A `FullyShardedDataParallel` instance holds references to all of its handles.
- For the recursive-wrapping paradigm, there is at most one handle, which is from its `FlattenParamsWrapper` if it manages parameters.
- For the non-recursive wrapping paradigm, there may be multiple handles, all owned by the single (root) `FullyShardedDataParallel` instance.
## For Reviewers
### `FlatParameter` Construction
In the existing implementation, a `FlatParameter`'s metadata was partially initialized in its constructor (e.g. `_param_numels`, `_param_shapes`) and partially initialized by the owning `FlattenParamsWrapper` (e.g. `_param_infos`, `_shared_param_infos`). The latter part was needed due to requiring module information. With this PR, the metadata initialization is consolidated in `FlatParamHandle`.
- During model construction, a `FlatParameter` should be initialized via the handle constructor`FlatParamHandle(params, module)`.
- During sharded checkpoint loading, a `FlatParameter` should be initialized via the static method `FlatParamHandle.flatten_params(new_params)`.

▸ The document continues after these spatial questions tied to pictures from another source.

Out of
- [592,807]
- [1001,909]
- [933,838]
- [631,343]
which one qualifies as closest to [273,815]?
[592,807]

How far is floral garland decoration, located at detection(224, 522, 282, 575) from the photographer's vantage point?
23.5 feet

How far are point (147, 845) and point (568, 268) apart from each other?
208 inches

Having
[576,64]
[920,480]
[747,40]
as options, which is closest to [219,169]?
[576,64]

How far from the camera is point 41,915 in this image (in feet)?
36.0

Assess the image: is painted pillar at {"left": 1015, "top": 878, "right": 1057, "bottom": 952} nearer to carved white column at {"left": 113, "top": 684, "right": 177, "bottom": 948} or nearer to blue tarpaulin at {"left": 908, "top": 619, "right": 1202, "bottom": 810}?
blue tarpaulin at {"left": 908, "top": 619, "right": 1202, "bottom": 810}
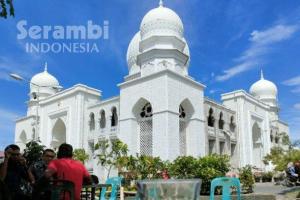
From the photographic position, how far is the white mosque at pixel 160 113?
23.9 metres

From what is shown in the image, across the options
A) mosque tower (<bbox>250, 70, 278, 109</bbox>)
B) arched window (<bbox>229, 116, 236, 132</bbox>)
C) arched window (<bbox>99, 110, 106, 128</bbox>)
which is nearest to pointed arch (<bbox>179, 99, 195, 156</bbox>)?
arched window (<bbox>229, 116, 236, 132</bbox>)

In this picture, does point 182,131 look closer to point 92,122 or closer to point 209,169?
point 92,122

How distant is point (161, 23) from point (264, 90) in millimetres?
16917

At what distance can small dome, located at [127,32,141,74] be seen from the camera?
104ft

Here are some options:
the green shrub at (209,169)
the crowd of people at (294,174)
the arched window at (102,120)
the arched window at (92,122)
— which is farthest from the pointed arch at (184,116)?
the green shrub at (209,169)

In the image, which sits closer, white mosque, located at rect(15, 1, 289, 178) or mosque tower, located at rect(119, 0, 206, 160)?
mosque tower, located at rect(119, 0, 206, 160)

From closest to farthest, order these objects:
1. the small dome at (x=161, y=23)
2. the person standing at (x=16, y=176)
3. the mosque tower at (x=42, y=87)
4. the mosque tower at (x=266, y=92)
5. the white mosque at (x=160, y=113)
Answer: the person standing at (x=16, y=176) → the white mosque at (x=160, y=113) → the small dome at (x=161, y=23) → the mosque tower at (x=42, y=87) → the mosque tower at (x=266, y=92)

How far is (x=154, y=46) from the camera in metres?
26.9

- The checkpointing implementation is responsible for checking that `new_params` used to construct the `FlatParameter` data to load is consistent with the existing `FlatParameter`'s metadata.
These are the only two cases for `FlatParameter` construction right now, so there is no real functionality regression by not recomputing some of the metadata in the `FlatParameter` constructor. The `nn.Module.state_dict()` is implemented using in-place `copy_()`, so the new loaded `FlatParameter`'s metadata *should* match the existing `FlatParameter`'s metadata for correctness anyway. (I.e. we do not support a usage where we reload a `FlatParameter` with differing metadata into an existing `FlatParameter`.)
### BC Breaking
- `ShardMetadata` -> `FlatParamShardMetadata` to avoid name conflict with `ShardedTensor`
- `metadata()` -> removed (unused)
- `FlatParameter` attributes
- `_param_numels` -> `_numels`
- `_param_shapes` -> `_shapes`
- `_param_names` -> `_prefixed_param_names`
- `full_numel` -> `_unsharded_size.numel()`
- `_param_indice_in_shard` -> `_shard_indices`
- `_sharded_param_offsets` -> `_shard_param_offsets`
- `num_padded` -> `_shard_numel_padded`
- `param_offsets` -> not saved; directly constructed in `_get_flat_param_offsets()` and used once
- `FlattenParamsWrapper` `param_list` argument -> `params` for consistency with `FlatParameter`
## Follow-Ups
- The current `FlatParameter`'s `data` represents either the sharded unflattened parameter, unsharded unflattened parameter, or reduced-precision sharded unflattened parameter, depending dynamically on the runtime context. When its `data` represents one quantity, the other quantities are still saved as attributes on the `FlatParameter` (e.g. `_local_shard`, `_full_param_padded`, `_mp_shard`). `FullyShardedDataParallel` directly manipulates the `data`.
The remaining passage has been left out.